### Extracted text

▼▼▼

The final foothold of all methods is in the processing of point clouds. The environmental perception of autonomous driving also needs to process the data from LiDAR, perceive the specific target in the point clouds scanned by the LiDAR, and provide corresponding strategies. Directly processing the dynamic objects in the point clouds can avoid the influence of the dynamic environment on the construction of the map. Currently, for the acquisition of data to study specific targets in autonomous robots, most applications use 64-line [13] or above LiDAR. According to the number of lines, LiDAR can be divided into single-line, 4-line, 16-line, 64-line, 128-line, etc. As the number of lines increases, the number of points in the point clouds obtained by the LiDAR continues to increase. The difficulty in the instance segmentation of the point clouds decreases, but the cost also increases. The price of 64-line LiDAR is about three times than that of 16-line LiDAR. Autonomous robots typically use 16-line LiDAR for development and research. The number of points obtained by 16-line LiDAR is one fourth of 64-line LiDAR. A comparison between sparse point clouds and dense point clouds is shown in Figure 2. For data with sparse point clouds, there are also fewer features of the target in Figure 2. Currently, there is relatively little research on instance segmentation for sparse point clouds. In reality, the use of 16-line LiDAR is much more common than that of 64 and 128-line LiDAR.

▲▲▲

### Set tasks
A – In the LiDAR point cloud passage, list every type of LiDAR named when LiDAR is divided according to its number of lines.
B – According to the LiDAR point cloud passage, what is gained by directly processing the dynamic objects in point clouds?

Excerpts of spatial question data
▼▼▼

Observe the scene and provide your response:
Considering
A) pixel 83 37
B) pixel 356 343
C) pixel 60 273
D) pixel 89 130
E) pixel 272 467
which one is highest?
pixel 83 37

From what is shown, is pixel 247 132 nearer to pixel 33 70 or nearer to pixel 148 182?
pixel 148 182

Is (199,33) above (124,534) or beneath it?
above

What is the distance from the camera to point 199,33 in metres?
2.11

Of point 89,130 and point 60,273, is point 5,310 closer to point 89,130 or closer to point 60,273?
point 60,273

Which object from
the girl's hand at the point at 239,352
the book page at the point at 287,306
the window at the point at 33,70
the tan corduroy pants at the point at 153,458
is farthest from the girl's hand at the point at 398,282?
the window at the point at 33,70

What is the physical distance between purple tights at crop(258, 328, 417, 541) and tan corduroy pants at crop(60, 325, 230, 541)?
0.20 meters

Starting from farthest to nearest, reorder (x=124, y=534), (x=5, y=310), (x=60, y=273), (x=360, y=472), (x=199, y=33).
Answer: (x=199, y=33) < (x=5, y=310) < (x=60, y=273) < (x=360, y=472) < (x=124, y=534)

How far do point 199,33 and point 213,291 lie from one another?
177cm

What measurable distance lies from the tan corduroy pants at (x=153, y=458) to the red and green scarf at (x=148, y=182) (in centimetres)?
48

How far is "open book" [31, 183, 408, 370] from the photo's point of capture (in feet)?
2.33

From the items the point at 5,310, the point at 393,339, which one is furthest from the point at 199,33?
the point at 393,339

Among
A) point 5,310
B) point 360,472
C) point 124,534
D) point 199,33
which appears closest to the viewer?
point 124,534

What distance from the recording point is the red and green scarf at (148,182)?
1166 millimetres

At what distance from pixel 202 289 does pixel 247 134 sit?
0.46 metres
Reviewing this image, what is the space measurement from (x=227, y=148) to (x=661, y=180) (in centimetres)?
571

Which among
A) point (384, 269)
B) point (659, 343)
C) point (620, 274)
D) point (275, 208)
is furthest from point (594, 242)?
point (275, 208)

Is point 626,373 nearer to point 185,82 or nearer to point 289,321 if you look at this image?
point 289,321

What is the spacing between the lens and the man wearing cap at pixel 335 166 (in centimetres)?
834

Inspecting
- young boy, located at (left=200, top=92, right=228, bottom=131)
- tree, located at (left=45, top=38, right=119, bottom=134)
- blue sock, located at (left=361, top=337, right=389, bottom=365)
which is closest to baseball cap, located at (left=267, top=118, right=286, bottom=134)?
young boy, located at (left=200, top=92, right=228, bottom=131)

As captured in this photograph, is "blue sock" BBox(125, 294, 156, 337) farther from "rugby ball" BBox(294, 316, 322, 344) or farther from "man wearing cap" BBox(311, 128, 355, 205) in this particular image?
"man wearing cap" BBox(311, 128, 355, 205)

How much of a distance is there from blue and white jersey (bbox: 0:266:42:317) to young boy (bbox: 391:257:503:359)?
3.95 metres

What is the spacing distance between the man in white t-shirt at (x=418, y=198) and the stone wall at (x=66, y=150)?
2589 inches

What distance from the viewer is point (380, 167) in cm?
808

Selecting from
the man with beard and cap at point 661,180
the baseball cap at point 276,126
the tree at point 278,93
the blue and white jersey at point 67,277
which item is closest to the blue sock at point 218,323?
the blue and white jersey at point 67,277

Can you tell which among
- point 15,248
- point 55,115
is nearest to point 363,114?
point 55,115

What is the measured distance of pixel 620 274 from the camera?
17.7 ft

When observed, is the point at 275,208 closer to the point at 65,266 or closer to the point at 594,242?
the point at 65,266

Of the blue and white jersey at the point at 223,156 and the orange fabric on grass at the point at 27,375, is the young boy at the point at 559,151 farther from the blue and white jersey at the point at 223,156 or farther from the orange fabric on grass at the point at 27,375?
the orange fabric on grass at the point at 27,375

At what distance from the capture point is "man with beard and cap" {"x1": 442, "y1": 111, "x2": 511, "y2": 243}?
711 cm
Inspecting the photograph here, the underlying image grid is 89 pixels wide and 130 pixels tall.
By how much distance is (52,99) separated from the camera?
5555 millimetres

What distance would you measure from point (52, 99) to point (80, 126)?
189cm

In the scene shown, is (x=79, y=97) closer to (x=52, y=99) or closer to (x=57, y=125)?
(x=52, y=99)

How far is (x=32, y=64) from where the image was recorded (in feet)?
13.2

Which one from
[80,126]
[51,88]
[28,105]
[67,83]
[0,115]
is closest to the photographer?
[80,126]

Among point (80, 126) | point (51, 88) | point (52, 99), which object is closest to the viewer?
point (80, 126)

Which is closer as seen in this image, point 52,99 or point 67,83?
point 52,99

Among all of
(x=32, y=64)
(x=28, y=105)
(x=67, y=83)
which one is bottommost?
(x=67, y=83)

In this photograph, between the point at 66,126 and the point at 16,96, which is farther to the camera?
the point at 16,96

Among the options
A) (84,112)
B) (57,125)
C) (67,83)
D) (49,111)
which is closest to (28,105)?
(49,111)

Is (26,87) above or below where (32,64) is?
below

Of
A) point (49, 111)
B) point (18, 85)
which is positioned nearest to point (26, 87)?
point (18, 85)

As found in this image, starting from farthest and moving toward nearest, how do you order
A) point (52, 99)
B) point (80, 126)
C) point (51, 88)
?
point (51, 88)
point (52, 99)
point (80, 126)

▲▲▲

### Written responses
A – Single-line, 4-line, 16-line, 64-line and 128-line LiDAR.

B – Directly processing the dynamic objects in the point clouds avoids the influence of the dynamic environment on the construction of the map.